Antoine Lachand : Patrice Chéreau, vous venez de citer Scorsese, est-ce qu’il y a d’autres films qui, pour vous, ont aussi une manière d’aborder, de montrer l’histoire qui pourrait représenter un modèle ?
Patrice Chéreau : Je ne sais pas. Je ne trouve pas.

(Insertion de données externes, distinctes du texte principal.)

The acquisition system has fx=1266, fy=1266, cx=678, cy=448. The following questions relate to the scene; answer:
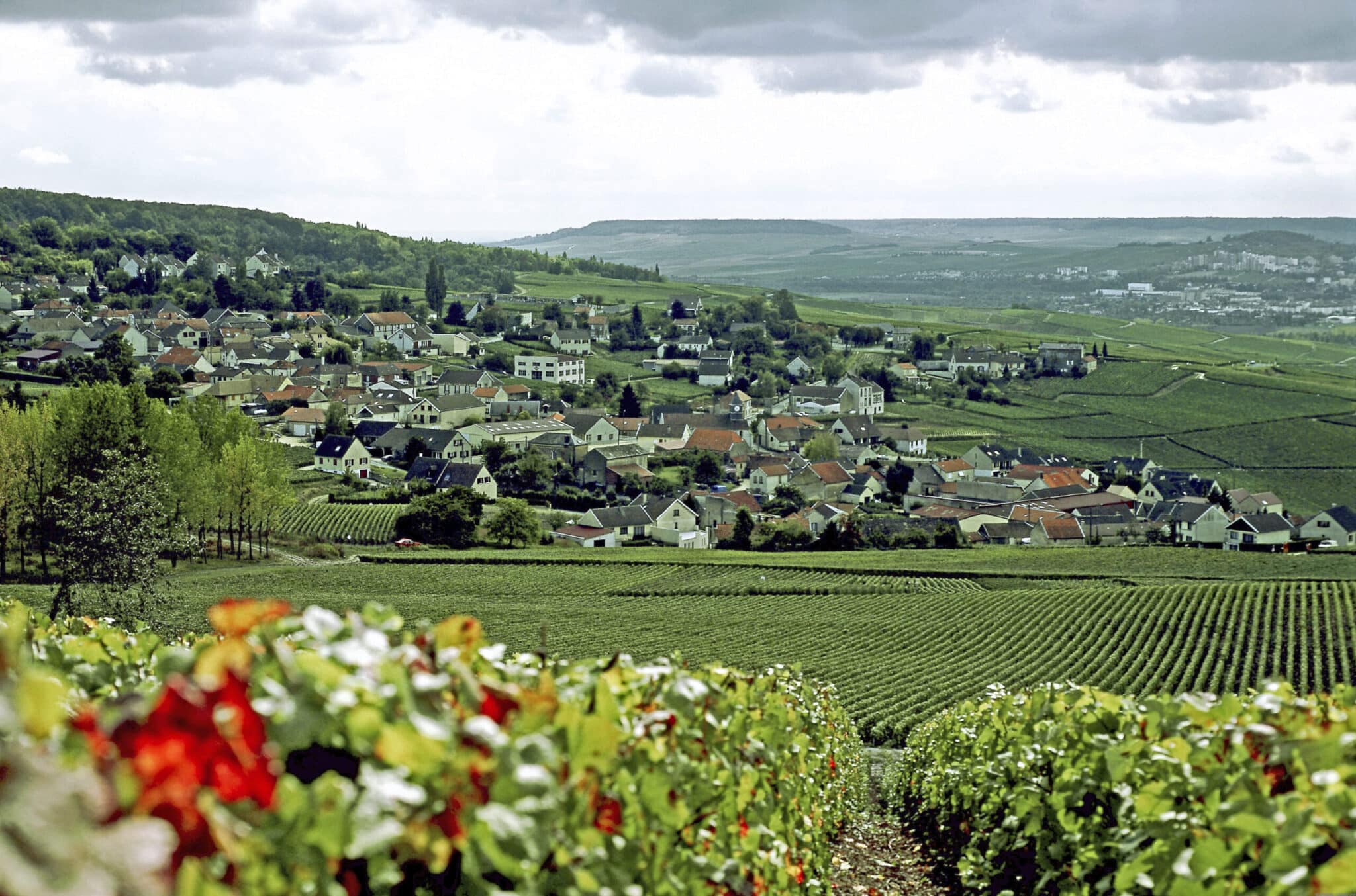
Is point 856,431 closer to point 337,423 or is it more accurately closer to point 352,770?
point 337,423

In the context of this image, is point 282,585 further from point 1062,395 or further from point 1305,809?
point 1062,395

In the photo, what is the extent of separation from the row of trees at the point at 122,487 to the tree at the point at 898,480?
51013 millimetres

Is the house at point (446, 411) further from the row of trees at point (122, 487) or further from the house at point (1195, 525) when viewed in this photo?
the house at point (1195, 525)

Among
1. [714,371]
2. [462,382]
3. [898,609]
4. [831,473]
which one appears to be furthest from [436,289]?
[898,609]

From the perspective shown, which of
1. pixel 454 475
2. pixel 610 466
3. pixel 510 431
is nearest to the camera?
pixel 454 475

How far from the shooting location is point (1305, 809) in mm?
3641

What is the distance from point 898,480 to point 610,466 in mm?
22183

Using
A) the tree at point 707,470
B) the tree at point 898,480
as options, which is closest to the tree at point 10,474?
the tree at point 707,470

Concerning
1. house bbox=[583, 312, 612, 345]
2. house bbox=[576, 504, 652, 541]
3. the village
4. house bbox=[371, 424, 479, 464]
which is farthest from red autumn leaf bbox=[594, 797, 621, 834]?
house bbox=[583, 312, 612, 345]

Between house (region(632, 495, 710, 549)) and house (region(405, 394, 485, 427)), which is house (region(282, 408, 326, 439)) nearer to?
house (region(405, 394, 485, 427))

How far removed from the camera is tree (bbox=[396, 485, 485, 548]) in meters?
67.1

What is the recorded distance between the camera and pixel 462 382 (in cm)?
11575

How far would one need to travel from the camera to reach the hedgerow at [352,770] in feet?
6.73

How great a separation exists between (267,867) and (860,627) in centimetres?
4388
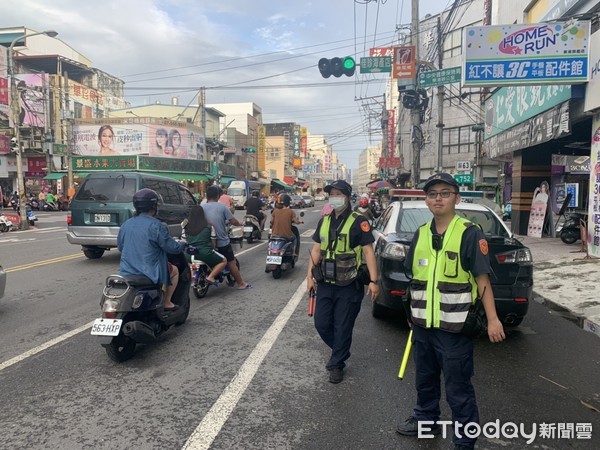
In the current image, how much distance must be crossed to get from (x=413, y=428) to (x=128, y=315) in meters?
2.73

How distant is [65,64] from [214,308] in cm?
4625

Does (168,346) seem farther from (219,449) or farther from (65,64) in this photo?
(65,64)

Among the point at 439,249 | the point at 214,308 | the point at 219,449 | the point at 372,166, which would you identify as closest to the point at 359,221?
the point at 439,249

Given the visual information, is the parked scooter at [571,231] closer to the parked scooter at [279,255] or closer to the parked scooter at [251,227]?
the parked scooter at [279,255]

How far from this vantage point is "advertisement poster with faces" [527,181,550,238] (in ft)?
46.5

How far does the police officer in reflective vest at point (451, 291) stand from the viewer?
8.94 feet

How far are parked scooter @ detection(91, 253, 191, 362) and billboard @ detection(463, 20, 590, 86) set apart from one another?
29.3 feet

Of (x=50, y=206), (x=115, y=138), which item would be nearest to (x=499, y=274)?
(x=50, y=206)

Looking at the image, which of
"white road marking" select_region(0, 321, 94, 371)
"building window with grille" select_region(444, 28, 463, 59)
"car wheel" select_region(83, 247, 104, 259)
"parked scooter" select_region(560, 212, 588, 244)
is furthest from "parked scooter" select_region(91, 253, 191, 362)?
"building window with grille" select_region(444, 28, 463, 59)

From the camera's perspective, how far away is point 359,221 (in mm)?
3971

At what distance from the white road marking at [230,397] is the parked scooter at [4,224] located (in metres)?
17.4

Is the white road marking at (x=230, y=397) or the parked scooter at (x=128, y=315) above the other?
the parked scooter at (x=128, y=315)

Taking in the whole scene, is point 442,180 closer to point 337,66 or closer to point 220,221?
point 220,221

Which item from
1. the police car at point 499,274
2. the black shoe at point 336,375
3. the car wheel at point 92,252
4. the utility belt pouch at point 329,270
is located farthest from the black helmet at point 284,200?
the black shoe at point 336,375
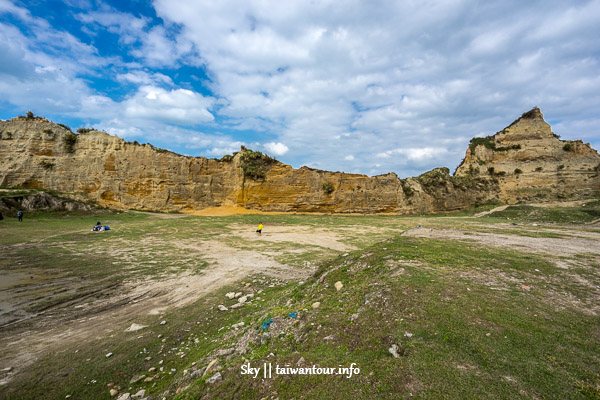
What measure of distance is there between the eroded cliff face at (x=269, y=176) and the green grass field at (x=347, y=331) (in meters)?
26.9

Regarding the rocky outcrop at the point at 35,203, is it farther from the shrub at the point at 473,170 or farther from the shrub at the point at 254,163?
the shrub at the point at 473,170

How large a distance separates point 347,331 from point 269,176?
33.2 metres

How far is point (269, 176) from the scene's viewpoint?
35.8m

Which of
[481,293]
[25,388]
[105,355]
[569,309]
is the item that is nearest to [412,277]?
[481,293]

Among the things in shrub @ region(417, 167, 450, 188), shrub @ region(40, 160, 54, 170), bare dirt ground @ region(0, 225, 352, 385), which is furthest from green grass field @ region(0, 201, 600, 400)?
shrub @ region(417, 167, 450, 188)

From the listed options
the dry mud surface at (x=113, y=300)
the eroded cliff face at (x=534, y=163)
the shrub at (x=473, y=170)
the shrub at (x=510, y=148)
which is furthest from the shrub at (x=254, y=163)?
the shrub at (x=510, y=148)

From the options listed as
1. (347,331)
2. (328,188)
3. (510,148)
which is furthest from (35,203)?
(510,148)

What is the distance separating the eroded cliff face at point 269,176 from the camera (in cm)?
2933

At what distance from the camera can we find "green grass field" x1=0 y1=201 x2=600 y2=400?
2.44m

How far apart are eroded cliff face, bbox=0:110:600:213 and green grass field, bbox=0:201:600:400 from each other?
2691 cm

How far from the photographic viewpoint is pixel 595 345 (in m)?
2.76

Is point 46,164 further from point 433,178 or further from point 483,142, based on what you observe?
point 483,142

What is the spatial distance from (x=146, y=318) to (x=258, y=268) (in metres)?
4.13

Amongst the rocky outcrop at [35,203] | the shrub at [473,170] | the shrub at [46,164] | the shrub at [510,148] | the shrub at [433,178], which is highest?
the shrub at [510,148]
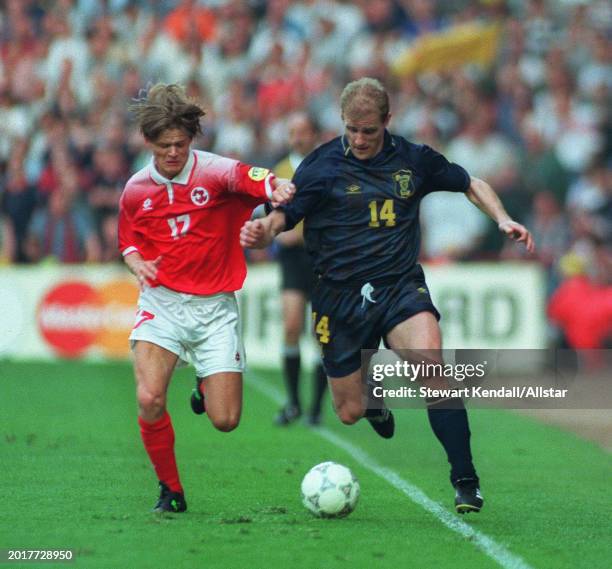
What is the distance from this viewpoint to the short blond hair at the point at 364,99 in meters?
7.74

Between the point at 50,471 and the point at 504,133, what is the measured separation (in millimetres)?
11607

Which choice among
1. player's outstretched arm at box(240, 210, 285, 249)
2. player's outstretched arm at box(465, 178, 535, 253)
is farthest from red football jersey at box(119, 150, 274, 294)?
player's outstretched arm at box(465, 178, 535, 253)

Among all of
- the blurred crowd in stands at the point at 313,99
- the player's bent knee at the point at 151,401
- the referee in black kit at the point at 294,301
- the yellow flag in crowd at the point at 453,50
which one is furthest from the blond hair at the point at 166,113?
the yellow flag in crowd at the point at 453,50

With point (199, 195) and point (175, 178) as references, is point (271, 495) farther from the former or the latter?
point (175, 178)

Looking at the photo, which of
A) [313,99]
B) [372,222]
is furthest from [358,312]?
[313,99]

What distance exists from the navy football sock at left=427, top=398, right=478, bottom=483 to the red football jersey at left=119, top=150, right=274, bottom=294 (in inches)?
55.7

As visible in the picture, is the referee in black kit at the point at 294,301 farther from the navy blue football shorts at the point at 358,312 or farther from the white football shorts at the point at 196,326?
the white football shorts at the point at 196,326

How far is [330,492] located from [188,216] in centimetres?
175

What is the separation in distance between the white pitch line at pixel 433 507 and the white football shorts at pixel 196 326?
138 centimetres

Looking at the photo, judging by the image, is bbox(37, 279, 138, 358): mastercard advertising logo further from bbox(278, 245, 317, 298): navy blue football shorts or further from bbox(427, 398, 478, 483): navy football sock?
bbox(427, 398, 478, 483): navy football sock

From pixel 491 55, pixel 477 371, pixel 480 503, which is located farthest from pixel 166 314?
pixel 491 55

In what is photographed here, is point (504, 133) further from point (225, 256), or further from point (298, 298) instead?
point (225, 256)

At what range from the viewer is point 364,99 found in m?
7.73

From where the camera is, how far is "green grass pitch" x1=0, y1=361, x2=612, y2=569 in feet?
21.7
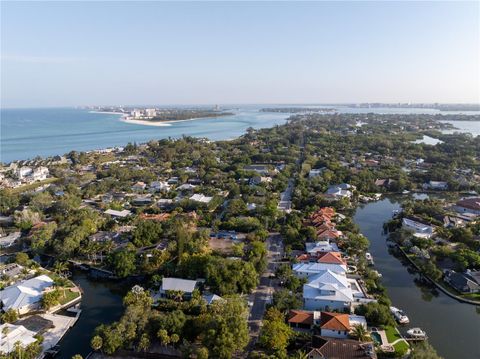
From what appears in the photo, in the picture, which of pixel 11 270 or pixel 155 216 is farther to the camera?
pixel 155 216

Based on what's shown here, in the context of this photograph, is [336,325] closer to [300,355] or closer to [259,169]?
[300,355]

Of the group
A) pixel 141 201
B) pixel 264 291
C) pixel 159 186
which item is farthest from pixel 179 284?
pixel 159 186

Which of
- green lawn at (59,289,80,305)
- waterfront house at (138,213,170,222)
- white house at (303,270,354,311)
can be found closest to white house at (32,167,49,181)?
waterfront house at (138,213,170,222)

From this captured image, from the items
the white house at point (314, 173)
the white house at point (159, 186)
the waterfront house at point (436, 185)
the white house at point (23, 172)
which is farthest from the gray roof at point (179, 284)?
the white house at point (23, 172)

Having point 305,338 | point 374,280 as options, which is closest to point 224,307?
point 305,338

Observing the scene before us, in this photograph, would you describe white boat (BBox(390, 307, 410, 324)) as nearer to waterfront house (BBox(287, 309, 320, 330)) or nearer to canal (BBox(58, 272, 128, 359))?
waterfront house (BBox(287, 309, 320, 330))
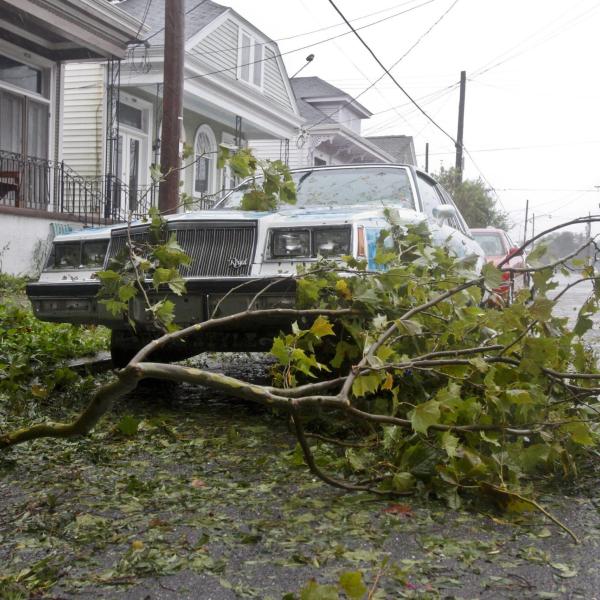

Antoine Lachand : Moi, j’ai apporté ça.
Patrice Chéreau : Van Gogh. Oui, c’est un très beau film mais ce n’est pas du tout sur Van Gogh. C’est sur la relation intime de Pialat avec la peinture, puisqu’il a était un bon peintre d’ailleurs et qu’il y a une frustration de l’art. Et c’est sur un personnage inconnu, qui n’a jamais vendu de son vivant ou pratiquement pas, qui s’appelait Van Gogh. C’est un film admirable. C’est un des rares films, en costumes, où passe la vie, comme seul Pialat savait le faire, avec rien. Est-ce que ça a voir avec Van Gogh ? Oui, ça a à voir avec cet homme qui fait de la peinture et qui est incompris. Ça a à voir avec une chose qui est beaucoup plus impalpable qui n’a rien à voir avec l’histoire. Ça se passe du côté des impressionnistes, du côté d’une époque révolue, mais ça à voir avec la palpitation de l’air, avec le malheur, avec la solitude. C’est vraiment un film de Pialat. Ce n’est pas un film sur l’histoire.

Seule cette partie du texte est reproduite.